Sicher war es auch richtig, dass das Ergebnis an der Charité die Vivantes Geschäftsführung auch so schon unter Druck setzte, etwas abzuschließen. Doch führte die Streikaussetzung der Kolleg*innen an der Charité bei einigen Vivantes-Kolleg*innen zu dem Gefühl, dass es jetzt schwieriger ist, den Druck noch weiter zu erhöhen. Besonders schwierig wurde die Lage für die Beschäftigten der  Tochtergesellschaften, die am Ende allein weiter streiken mussten. Es wäre wichtig gewesen, wenn dies in großen und regelmäßigen Streikversammlungen gemeinsam diskutiert und abgestimmt worden wäre. Da es sich rechtlich um drei verschiedene Tarifverhandlungen handelt, war dies keine einfache Frage. Wir hätten in einer solchen Diskussion für eine gemeinsame Streikfortsetzung argumentiert, auch weil die Verantwortung für beide Krankenhäuser letztlich beim Eigentümer, dem Land Berlin liegt. 

Solidaritätskampagne

Neben vielen positiven Lehren gibt es auch Dinge, die nächstes Mal angegangen werden müssen. So wurde die Streikaussetzung nicht auf Streikversammlungen demokratisch durch alle Streikenden beschlossen. Zudem hätten ver.di und DGB  von Anfang an eine systematische Solidaritätskampagne diskutieren und vorbereiten sollen. Mit einer breiten gesellschaftspolitischen Bewegung, bei der tausende Berliner Beschäftigte auch aus anderen Betrieben gemeinsam mit den Krankenhausbeschäftigten demonstrieren, hätte der Druck massiv gesteigert und auch die politischen Fragen der Finanzierung noch mehr zugespitzt werden können. Mitglieder der Sol und VKG (Vernetzung für kämpferische Gewerkschaften) hatten gemeinsam mit Streikenden einen Aufruf für die Organisierung einer gewerkschaftlichen Solidaritätskampagne durch ver.di und Berliner DGB angestoßen, den mehr als hundert Streikende unterschrieben. 

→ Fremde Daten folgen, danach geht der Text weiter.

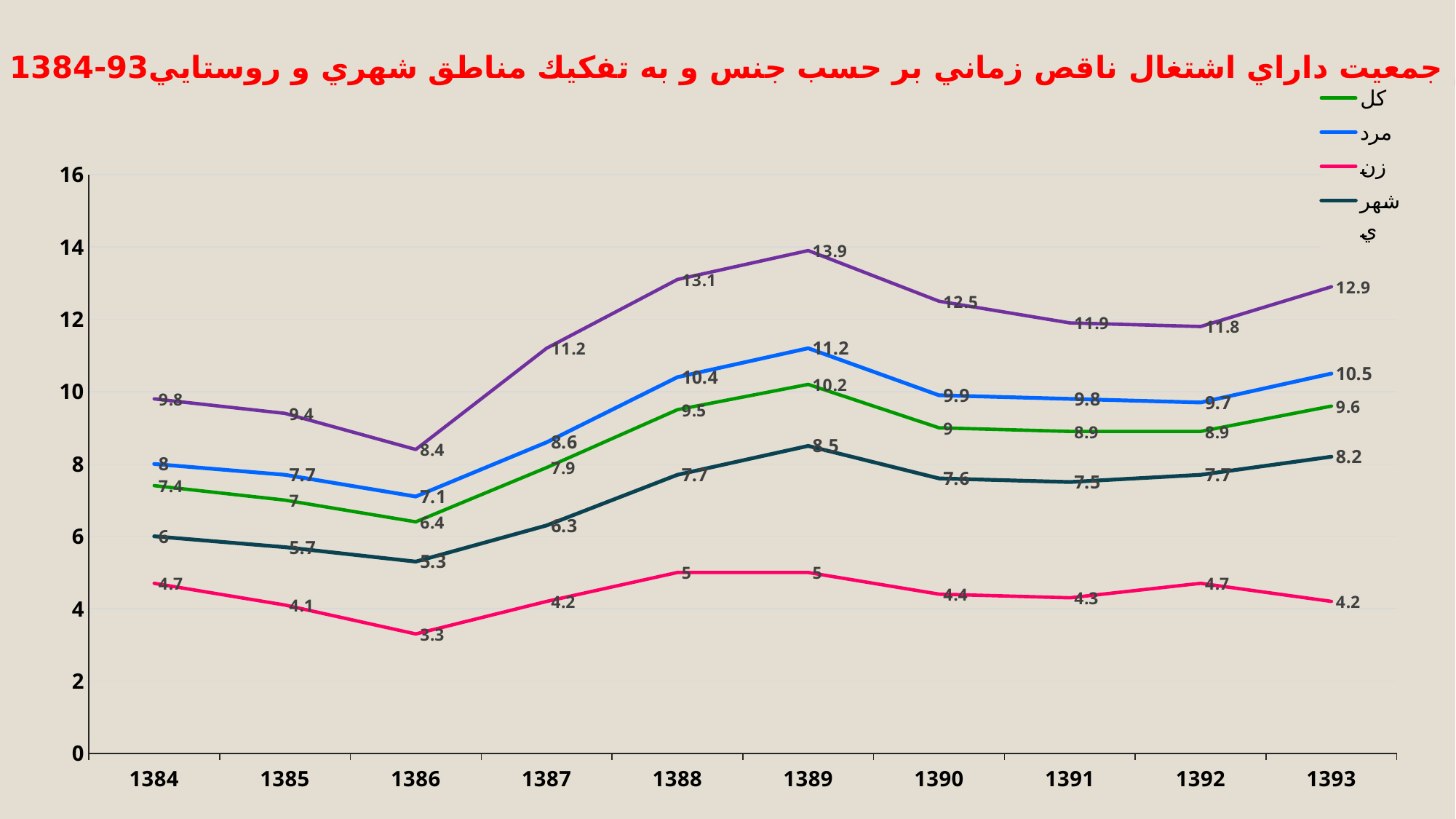
What is the value for کل in 1393? 9.6 What is the difference between the مرد value and the زن value in 1389? 6.2 How many years are shown on the x axis of the chart? 10 What kind of chart is shown on the slide? line chart Which year has the larger value for کل, 1384 or 1393? 1393 What is the value for مرد in 1389? 11.2 What colour is the line for مرد? blue What is the value for شهري in 1388? 7.7 In which year does the کل series reach its lowest value? 1386 What is the value for زن in 1386? 3.3 Does the زن series rise or fall from 1384 to 1386? fall In which year does the مرد series reach its highest value? 1389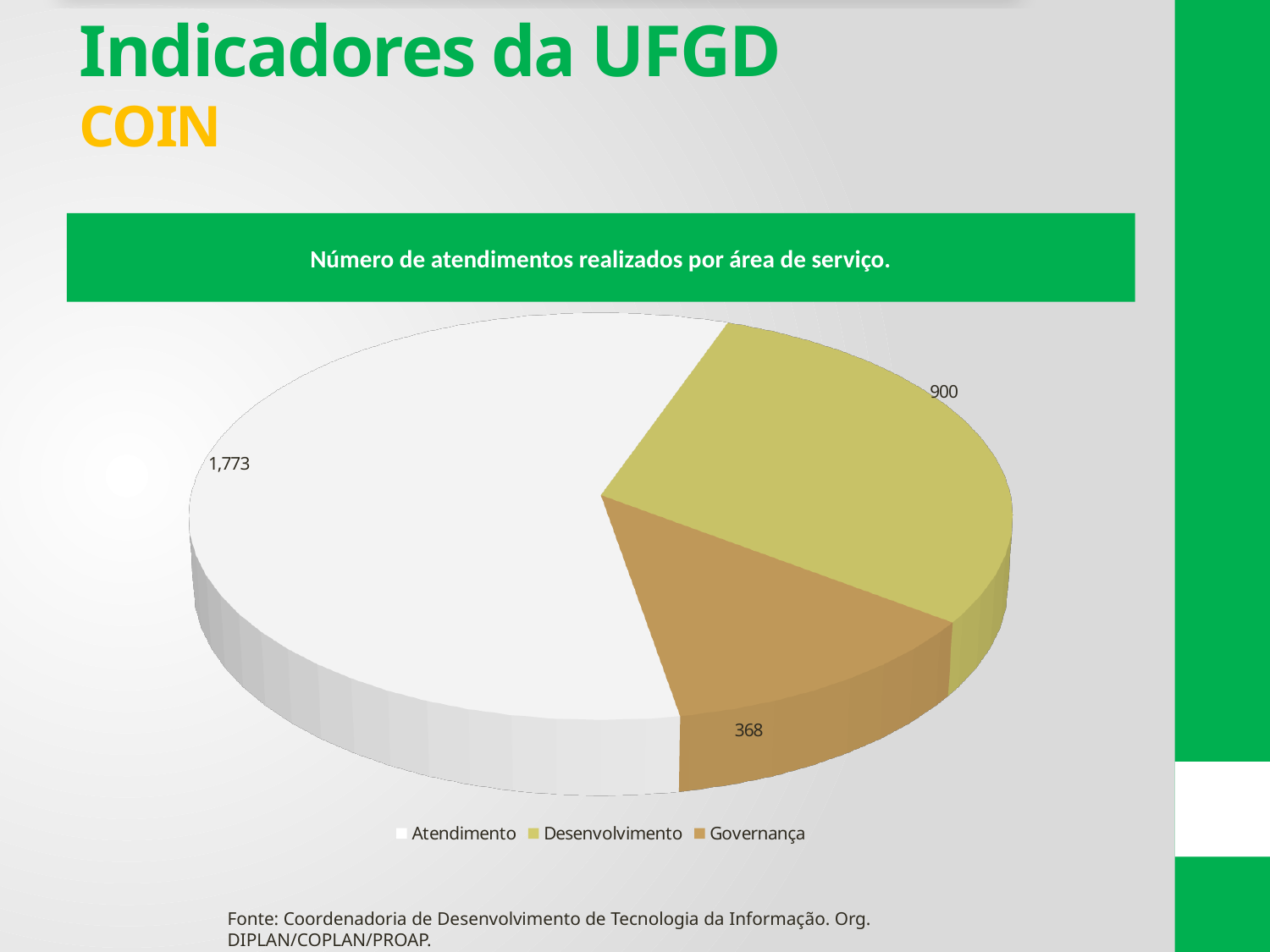
What is the difference between the values for Atendimento and Desenvolvimento? 873 What is the value for Desenvolvimento? 900 Which service area has the highest number of atendimentos? Atendimento What is the title of the chart? Número de atendimentos realizados por área de serviço. What is the total of all three slices in the pie chart? 3,041 What is the value for Atendimento? 1,773 Which service area has the lowest number of atendimentos? Governança Which is larger, the value for Desenvolvimento or the value for Governança? Desenvolvimento What is the value for Governança? 368 What kind of chart is shown on the slide? Pie chart What is the difference between the values for Desenvolvimento and Governança? 532 How many slices does the pie chart have? 3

Nun ist es Zeit für eine bundesweite Krankenhausbewegung, für eine gesetzliche Personalbemessung nach Bedarf, für die Abschaffung der Fallpauschalen und ein öffentliches kostenloses Gesundheitswesen.   

Angelika Teweleit ist Sprecherin der Vernetzung für kämpferische Gewerkschaften (VKG). Christian Gajewsky ist Krankenpfleger an einem Vivantes-Krankenhaus und war aktiv im Streik.